Stability of Self-Similar Spherical Accretion

TL;DR

This paper analyzes the stability of self-similar Bondi spherical accretion flows, demonstrating that acoustic perturbations are stable and do not develop instabilities, with implications for understanding accretion onto compact objects.

Contribution

It introduces a simple self-similar Bondi flow model and analytically demonstrates the stability of acoustic perturbations within this framework.

Findings

Acoustic modes are stable over time.

No spatial instability at the accretor's center.
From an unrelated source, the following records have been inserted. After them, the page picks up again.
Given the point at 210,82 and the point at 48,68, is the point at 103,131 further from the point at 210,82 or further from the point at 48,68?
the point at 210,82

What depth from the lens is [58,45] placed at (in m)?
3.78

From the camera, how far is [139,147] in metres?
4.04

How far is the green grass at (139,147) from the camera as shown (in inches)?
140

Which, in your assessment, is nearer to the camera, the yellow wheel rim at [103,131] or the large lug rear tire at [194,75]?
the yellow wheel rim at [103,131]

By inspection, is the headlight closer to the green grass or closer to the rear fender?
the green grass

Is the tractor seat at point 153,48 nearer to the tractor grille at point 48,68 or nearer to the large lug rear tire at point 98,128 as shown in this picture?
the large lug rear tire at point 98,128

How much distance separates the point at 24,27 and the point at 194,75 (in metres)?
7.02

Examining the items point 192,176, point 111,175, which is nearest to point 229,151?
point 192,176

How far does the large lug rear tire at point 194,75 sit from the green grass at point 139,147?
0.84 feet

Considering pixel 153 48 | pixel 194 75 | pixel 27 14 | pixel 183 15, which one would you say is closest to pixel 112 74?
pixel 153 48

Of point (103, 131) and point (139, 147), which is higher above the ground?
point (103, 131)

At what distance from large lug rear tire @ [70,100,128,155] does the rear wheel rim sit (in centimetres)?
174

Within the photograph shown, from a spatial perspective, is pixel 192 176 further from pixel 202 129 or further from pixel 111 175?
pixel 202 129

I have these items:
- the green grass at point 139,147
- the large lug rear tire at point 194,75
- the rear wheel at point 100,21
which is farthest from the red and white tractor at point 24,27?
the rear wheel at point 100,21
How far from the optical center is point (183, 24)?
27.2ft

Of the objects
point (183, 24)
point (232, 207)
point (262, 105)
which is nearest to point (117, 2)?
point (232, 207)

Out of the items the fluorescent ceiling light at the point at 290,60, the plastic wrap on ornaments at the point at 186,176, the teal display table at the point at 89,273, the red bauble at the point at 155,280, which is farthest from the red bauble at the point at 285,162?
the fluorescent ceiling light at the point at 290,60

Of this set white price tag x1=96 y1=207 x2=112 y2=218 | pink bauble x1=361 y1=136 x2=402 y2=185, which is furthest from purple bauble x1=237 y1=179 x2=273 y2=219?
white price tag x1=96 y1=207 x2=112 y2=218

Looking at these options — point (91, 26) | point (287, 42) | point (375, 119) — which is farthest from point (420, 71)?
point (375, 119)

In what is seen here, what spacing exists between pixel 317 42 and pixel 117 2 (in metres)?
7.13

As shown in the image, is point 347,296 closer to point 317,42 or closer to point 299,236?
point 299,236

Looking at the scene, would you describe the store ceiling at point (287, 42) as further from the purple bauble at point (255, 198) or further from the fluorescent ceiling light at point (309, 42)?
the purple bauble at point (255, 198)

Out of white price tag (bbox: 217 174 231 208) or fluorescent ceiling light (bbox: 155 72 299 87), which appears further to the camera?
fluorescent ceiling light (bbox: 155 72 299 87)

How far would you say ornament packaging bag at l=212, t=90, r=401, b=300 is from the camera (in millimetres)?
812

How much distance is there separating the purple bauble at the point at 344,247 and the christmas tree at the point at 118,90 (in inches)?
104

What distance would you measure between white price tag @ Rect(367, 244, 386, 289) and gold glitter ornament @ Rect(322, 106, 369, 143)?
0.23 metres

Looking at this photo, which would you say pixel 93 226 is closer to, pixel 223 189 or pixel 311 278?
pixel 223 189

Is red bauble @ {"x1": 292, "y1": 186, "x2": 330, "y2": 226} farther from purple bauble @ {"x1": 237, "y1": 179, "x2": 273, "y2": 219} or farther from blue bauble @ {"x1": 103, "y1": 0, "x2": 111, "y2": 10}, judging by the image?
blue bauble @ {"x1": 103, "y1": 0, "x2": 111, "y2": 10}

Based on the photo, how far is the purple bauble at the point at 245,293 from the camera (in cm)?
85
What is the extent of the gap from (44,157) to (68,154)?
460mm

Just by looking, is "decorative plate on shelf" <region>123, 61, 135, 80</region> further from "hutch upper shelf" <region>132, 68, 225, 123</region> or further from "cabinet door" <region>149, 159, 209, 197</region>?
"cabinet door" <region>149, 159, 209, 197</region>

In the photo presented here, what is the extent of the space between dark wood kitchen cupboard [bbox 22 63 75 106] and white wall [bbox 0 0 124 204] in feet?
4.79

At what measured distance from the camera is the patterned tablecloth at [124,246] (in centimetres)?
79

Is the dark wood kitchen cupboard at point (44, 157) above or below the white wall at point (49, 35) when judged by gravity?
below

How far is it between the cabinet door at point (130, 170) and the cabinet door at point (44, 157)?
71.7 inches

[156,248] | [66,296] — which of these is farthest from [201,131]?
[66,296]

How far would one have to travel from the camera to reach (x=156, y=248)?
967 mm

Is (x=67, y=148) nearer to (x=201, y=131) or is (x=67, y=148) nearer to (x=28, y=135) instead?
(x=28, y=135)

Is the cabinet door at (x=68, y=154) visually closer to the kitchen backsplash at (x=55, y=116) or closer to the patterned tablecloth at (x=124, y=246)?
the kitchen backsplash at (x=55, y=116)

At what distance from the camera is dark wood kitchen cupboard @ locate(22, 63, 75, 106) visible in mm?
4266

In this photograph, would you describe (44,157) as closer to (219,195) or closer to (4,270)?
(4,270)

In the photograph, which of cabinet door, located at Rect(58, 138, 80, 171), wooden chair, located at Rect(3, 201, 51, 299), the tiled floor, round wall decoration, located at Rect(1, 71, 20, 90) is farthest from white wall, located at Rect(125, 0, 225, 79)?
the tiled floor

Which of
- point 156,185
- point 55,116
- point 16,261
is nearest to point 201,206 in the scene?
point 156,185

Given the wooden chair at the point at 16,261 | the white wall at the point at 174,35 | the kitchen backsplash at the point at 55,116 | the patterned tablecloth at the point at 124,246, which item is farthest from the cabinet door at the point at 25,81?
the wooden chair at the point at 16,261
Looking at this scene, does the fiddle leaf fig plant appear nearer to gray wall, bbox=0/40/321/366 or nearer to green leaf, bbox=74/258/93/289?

Perturbations evolve into ergodic-like behavior without instability.

Abstract

Spherical accretion flows are simple enough for analytical study, by solution of the corresponding fluid dynamic equations. The solutions of stationary spherical flow are due to Bondi. The questions of the choice of a physical solution and of stability have been widely discussed. The answer to these questions is very dependent on the problem of boundary conditions, which vary according to whether the accretor is a compact object or a black hole. We introduce a particular, simple form of stationary spherical flow, namely, self-similar Bondi flow, as a case with physical interest in which analytic solutions for perturbations can be found. With suitable no matter-flux-perturbation boundary conditions, we will show that acoustic modes are stable in time and have no spatial instability at r=0. Furthermore, their evolution eventually becomes ergodic-like and shows no trace of instability or of acquiring any remarkable pattern.